Regarding your inventory data that was required for the fulfillment of a contractual relationship (also free of charge), it means that we store it until the complete fulfillment or termination of the contractual relationship in addition to the statute of limitations (which is generally 2 or 3 years) along with an appropriate surcharge for a possible interruption of the statute of limitations.
For your usage data, which was collected on the occasion of your use of the website, this means that we will only store it for as long as this is still necessary for the proper functioning of our website and our legitimate interest is sufficient. As far as possible, we will only store statistical data in anonymized form, but at least always in pseudonymized form.
In addition, we still store your data insofar as we are legally obligated to do so.
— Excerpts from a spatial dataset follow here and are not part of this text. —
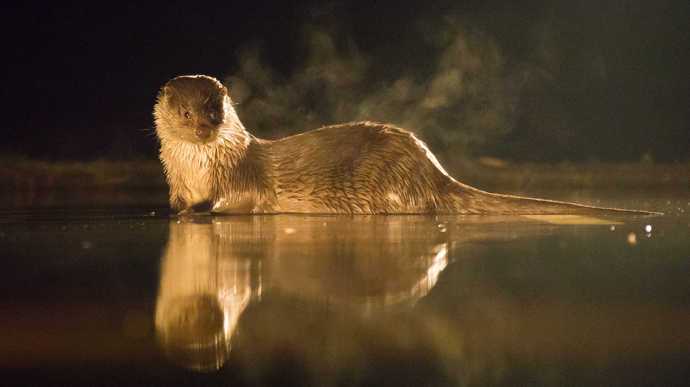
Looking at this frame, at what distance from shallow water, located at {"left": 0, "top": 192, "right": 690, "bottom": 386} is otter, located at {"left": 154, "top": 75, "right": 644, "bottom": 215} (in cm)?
144

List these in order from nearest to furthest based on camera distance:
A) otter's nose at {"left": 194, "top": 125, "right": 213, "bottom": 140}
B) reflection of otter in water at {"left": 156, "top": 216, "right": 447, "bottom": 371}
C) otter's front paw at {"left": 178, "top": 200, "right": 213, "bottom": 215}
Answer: reflection of otter in water at {"left": 156, "top": 216, "right": 447, "bottom": 371} < otter's nose at {"left": 194, "top": 125, "right": 213, "bottom": 140} < otter's front paw at {"left": 178, "top": 200, "right": 213, "bottom": 215}

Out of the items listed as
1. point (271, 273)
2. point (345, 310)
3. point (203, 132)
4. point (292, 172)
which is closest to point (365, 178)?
point (292, 172)

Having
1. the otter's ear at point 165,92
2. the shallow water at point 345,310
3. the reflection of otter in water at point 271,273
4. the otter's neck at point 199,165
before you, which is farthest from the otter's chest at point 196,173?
the shallow water at point 345,310

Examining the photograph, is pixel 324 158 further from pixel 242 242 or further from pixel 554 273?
pixel 554 273

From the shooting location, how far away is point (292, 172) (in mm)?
4176

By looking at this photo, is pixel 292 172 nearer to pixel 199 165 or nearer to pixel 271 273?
pixel 199 165

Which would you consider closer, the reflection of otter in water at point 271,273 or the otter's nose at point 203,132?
the reflection of otter in water at point 271,273

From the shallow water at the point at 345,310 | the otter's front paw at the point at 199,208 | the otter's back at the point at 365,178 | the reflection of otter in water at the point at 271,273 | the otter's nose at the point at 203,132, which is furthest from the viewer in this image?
the otter's back at the point at 365,178

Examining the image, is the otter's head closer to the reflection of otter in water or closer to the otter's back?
the otter's back

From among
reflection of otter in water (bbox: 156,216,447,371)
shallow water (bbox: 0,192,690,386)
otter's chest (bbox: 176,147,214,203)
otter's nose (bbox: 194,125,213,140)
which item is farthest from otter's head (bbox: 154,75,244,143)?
shallow water (bbox: 0,192,690,386)

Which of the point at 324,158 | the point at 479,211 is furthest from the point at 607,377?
the point at 324,158

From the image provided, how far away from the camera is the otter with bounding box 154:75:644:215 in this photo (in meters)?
4.00

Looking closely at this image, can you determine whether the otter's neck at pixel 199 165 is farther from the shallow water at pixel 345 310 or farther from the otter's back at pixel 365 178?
A: the shallow water at pixel 345 310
These are in particular the tax retention periods, which are generally 6 or even 10 years.
Rights of the users
You can request information from us at any time and free of charge about the personal data we have stored about you. In this case, identification of your person is required to prevent misuse.
Deletion, correction, restriction
You can request us to correct (also by supplementing) incorrect data at any time as well as to restrict its processing or also to delete your data. This applies in particular if the purpose of processing has expired, a required consent has been revoked and no other legal basis exists or our data processing is unlawful. We will then immediately correct, block or even delete your personal data within the legal framework.
Objection
You may object at any time to any processing of your personal data that we base on a consideration of your interests pursuant to Article 6 (1) lit. f GDPR if there are reasons for doing so that arise from your particular personal situation.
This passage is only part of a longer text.